The truth will no doubt filter through, but in reality it is unlikely to cause many ripples in design. Apart from a small coterie of D&AD activists, there appear to be relatively few aficionados of the charity, whose mission is to promote creative excellence throughout the creative industries.
Hockney’s predecessor David Kester did much to foster design within D&AD, aided by designer presidents like Mary Lewis, Richard Seymour and Michael Johnson. But UK designers have never felt equal to the dominant advertising members and much of the goodwill built by Kester appears now to have been lost. The focus for the D&AD Awards has, for example, become more international and the shock of the new is said to have swayed some juries away from UK design.
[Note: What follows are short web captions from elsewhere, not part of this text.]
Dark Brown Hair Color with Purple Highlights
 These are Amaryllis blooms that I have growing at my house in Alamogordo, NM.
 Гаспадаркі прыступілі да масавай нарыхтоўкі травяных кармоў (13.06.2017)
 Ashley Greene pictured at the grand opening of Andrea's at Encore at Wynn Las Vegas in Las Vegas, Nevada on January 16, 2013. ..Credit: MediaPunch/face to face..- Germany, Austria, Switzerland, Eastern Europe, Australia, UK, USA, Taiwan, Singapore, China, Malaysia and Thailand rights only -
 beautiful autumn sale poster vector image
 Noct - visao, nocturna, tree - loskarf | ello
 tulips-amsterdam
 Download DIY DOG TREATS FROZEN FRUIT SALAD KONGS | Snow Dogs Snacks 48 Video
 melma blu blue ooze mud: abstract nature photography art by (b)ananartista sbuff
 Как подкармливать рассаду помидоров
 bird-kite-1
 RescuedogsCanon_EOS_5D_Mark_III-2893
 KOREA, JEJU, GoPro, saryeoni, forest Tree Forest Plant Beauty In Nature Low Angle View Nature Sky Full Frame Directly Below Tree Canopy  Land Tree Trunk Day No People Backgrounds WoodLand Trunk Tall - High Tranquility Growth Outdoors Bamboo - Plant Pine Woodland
The presidencies of Seymour and Dick Powell have boosted product entries. But the interiors community has no strong allegiance, and with graphics generally going through a creative dip and digital design only just coming on to D&AD’s radar we can’t expect much of a showing for design for a while.
D&AD does great things, particularly in education. Its student programmes are exceptional as is its work with tutors – and its creative workshops for practitioners are also deemed to be good.
But until it gets to grips with the UK design community it will continue to be regarded as an adland network. Simonds-Gooding, president Tony Davidson and president-elect Simon Waterfall have a lot of bridge building to do before they can claim D&AD is representative of the creative industries as a whole. The choice of Hockney’s successor is crucial if this is their aim.